Single-nucleotide polymorphism (SNP)
An SNV that is observed to vary among unrelated individuals and reaches an “appreciable” frequency in the population (classically defined to have a minor allele frequency [MAF, see below] > 5%, but today SNPs can be reliably assayed that are well below 0.1% MAF).
Structural variation (SV)
Variation that arises via deletion, insertion, or rearrangement of the DNA. Types of structural variation include: Indels: generated from the insertion or deletion of genetic segments, typically ranging from 1 base pair to >100 kilobases. Inversions: when a genetic segment is reversed with respect to the flanking DNA sequence. Translocations: when the genetic segment is rearranged between chromosomal locations.

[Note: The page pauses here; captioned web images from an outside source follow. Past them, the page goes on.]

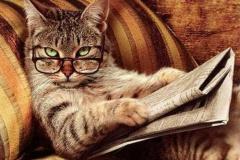 «Свои издания» как пример приватизации государства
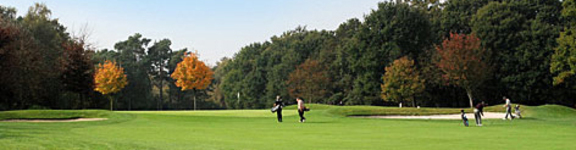 West Surrey Golf Club | Visitor Info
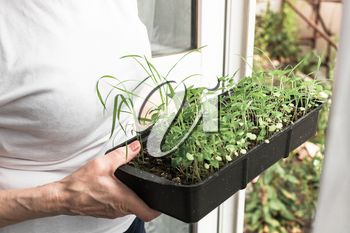 Senior woman holds a box with seedlings. Concept of old age, pensioner's hobby, growing herbs on a sill, balcony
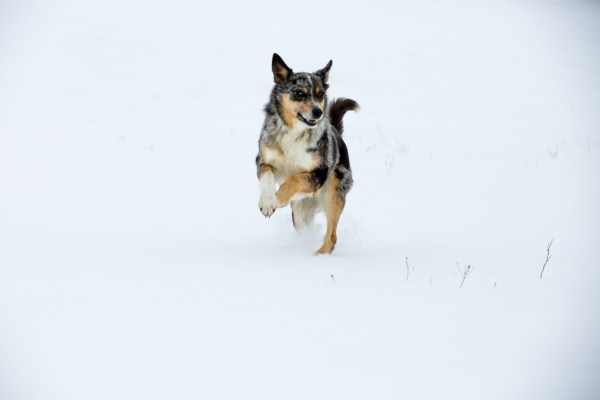 the south dakota cowgirl, south dakota cowgirl photography, dogs in the snow, winter in south dakota, winter dogs, cow dogs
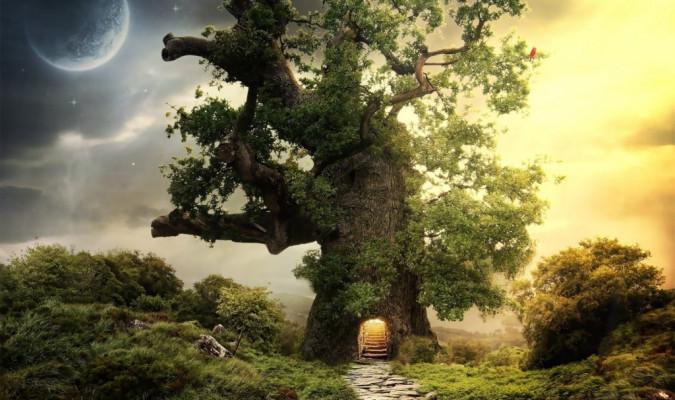 Câu chuyện cậu bé và cây cổ thụ cho thấy ý nghĩa nhân sinh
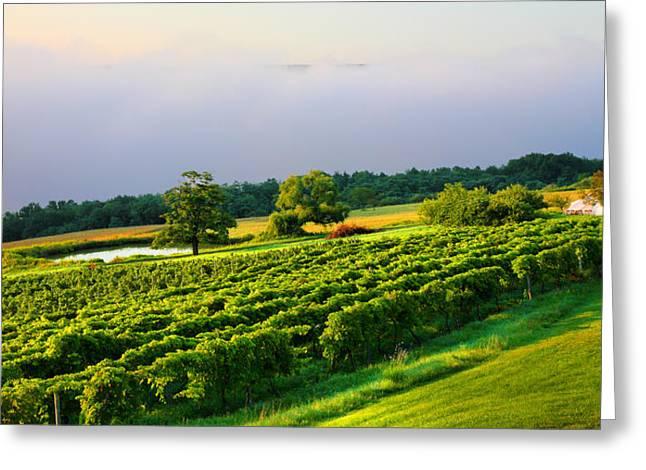 Hillside Vineyard Greeting Card by Steven Ainsworth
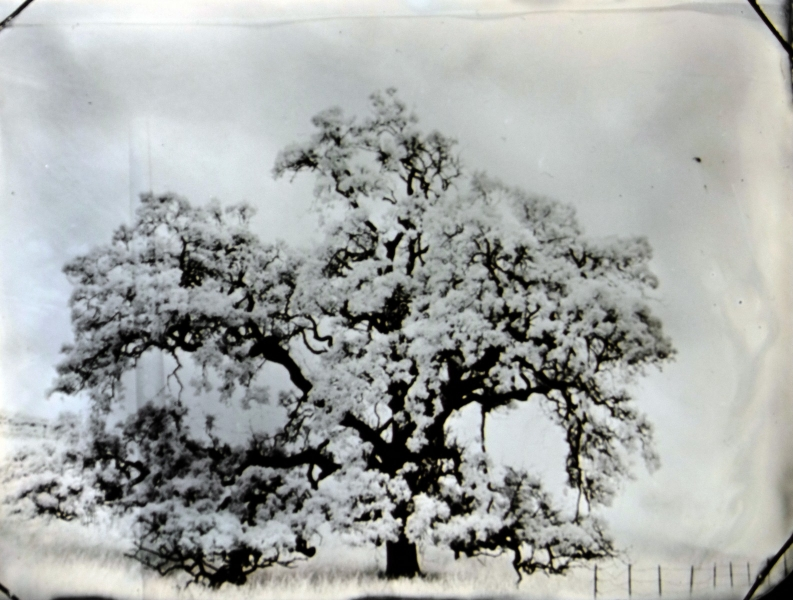 http://lumikoi.com/files/gimgs/th-74_2016_07_Collodion_Tree_Project_Benjamin_couradette_008.jpg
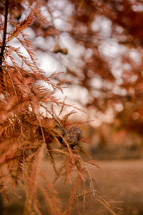 dry pine branches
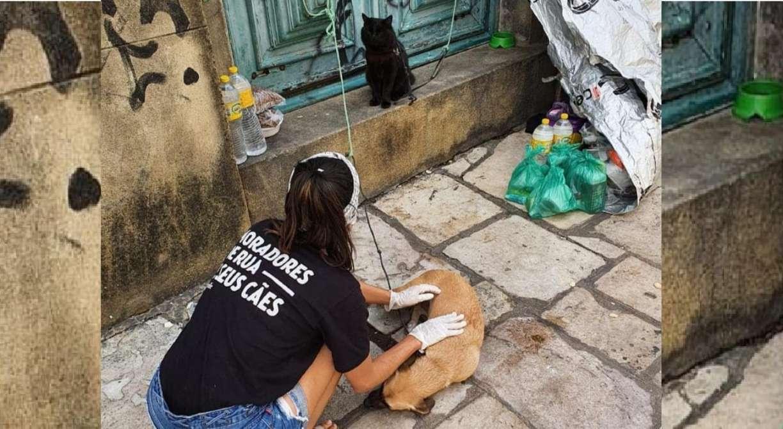 Protetores se mobilizam para ajudar animais de rua durante a pandemia do coronavírus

Copy number variation (CNV)
A type of structural variation that results from the repeated gain or loss of a segment of DNA, leading to an ordinal number of segments (0,1, 2, 3, etc.).
Copy number polymorphism (CNP)
CNV that segregates at the same location within or between populations.
Allele frequency
The proportion of chromosomes in a population carrying a particular allele. In the case of a biallelic SNP, alleles may be designated as: Minor: the allele observed in the smallest proportion of the population. Major: the allele observed in the largest proportion of the population. Ancestral: the allele that shares the same state as the last common ancestor of all humans. Derived: the allele that is not the same as the last common ancestors.
Haplotype
The linear combination of alleles at linked loci on chromosomal segments, in which the segments may vary in size from a few loci to the entire chromosome length depending on the number of recombination events that have occurred between the chromosomes.
Linkage disequilibrium (LD)
The covariance of allelic state at a pair of loci across a sample of chromosomes from a population (e.g., "A" allele at locus 1 is seen with "B" allele at locus 2, and "a" allele is seen with "b" allele more often than expected). LD can be caused by a lack of free recombination for loci on the same chromosome (e.g., tight genetic linkage for a pair of loci with multiple alleles) or by population substructure in the sample (e.g., genetic drift at unlinked loci and nonrandom mating lead to correlation in allelic state among loci).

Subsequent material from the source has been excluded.